Workers under the Federation of Informal Workers Organisation of Nigeria (FIWON), recently picketed the Lagos State House of Assembly (LSHA), Alausa, Lagos, to protest the demolition and arrest of their members by organs of the Lagos State government.
FIWON said over 40 informal settlemements, markets and production and service centres have been demolished across the state under the mega city drive of government in the last 12 years without commensurate replacement.
The workers claimed this was alien to what a mega city should be, compared to developed cities of the world.
They also called for the abolition of the Lagos State Task Force, which they described as an agency of extortion and intimidation of 70 per cent of their members in the informal sector.
General secretary of the union, Mr.

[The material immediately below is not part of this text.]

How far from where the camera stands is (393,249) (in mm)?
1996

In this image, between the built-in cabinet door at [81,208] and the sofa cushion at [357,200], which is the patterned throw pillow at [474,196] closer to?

Gbenga Komolafe, said the protest was planned to coincide with the annual United Nations (UN) World Cities’ Day to show the disparity in the way the Governor Akinwunmi Ambode-led government was going about urbanisation and chasing residents from the state and what a UN modern city ought to be.
Komolafe, who led the protest, as the chairman was said to be in police custody, claimed that Lagos residents were not feeling the development going on in the state because the mega city being projected was obviously meant for the elite and not for everybody.
The protest, which started at 9am, was led by mechanics and marketwomen across the state, who marched from Ikeja Under Bridge to Alausa.
The protest leader said: “According to the UN Habitat 3, cities should be inclusive for everybody; basic municipal sevices like water, electricity, jobs should be provided by the government to the people, as simple markets can be built, but the reverse is the case in Lagos State.
“A mega city that does not work for 80 per cent of the population is not sustainable as it will breed crime and serious crises and we called on the Lagos State government to invest in simple social housing that would be affordable, sanitation, schools and health centres like in the past.”
Komolafe mentioned the current case of the mechanic village at Babs Animashaun, where officials of the state ministry of justice chased away the mechanics on a federal government-owned land without recourse to the case being in court.
Responding, the Special Adviser to the Governor on Transportation, Prince Olanrewaju Elegushi, said the governor was a listening governor and the demands of the workers would be looked into.
Elegushi said the mechanic village at Babs Animashaun was a family issue and had nothing to do with the state government, as he has investigated the matter.
He assured the workers that he would deliver their message to the Lagos State House of Assembly, who were on an assignment outside the complex.